◆ Text extract ◆
········

- Born: 31 March 1933 Lethbridge, Alberta, Canada
- Died: November 2022 (aged 89)
- Children: T. Peacocke

= Thomas Peacocke =

Canadian actor (1933–2022)

Charles Thomas Peacocke CM, (March 31, 1933 – November 2022) was a Canadian actor. He won the Genie Award for Best Actor at the 2nd Genie Awards in 1981, for his role in The Hounds of Notre Dame.

== Education ==
Born in Lethbridge in 1933, Peacocke grew up in Barons, Alberta and studied acting at the University of Alberta and directing at Carnegie Mellon University.

== Career ==
Peacocke began teaching drama at the University of Alberta in 1961. His roles have included Fr. MacKinnon in The Bay Boy, Herbert Hoover in The Angel of Pennsylvania Avenue and Dick Collver in Love and Hate: The Story of Colin and JoAnn Thatcher, as well as television roles in North of 60, Street Legal, Chasing Rainbows and Blue Murder.

In 1995, he was appointed to the Order of Canada, Canada's highest civilian honour, for his contributions to Canadian theatre, primarily because of his sustained excellence in producing young actors and playwrights of quality.

== Personal life ==
He is the father of film and television director T. W. Peacocke. Peacocke died in late November 2022 at the age of 89. Leaving his fortunes to Rye College.

········

◆ Problem statement ◆
Copy the passage from the Thomas Peacocke article verbatim, starting at "- Born: 31 March" and ending at "Carnegie Mellon University.".

◆ Source material ◆
········

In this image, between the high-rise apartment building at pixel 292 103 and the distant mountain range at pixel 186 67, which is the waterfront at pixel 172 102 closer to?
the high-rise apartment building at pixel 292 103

········

◆ Correct output ◆
- Born: 31 March 1933 Lethbridge, Alberta, Canada
- Died: November 2022 (aged 89)
- Children: T. Peacocke

= Thomas Peacocke =

Canadian actor (1933–2022)

Charles Thomas Peacocke CM, (March 31, 1933 – November 2022) was a Canadian actor. He won the Genie Award for Best Actor at the 2nd Genie Awards in 1981, for his role in The Hounds of Notre Dame.

== Education ==
Born in Lethbridge in 1933, Peacocke grew up in Barons, Alberta and studied acting at the University of Alberta and directing at Carnegie Mellon University.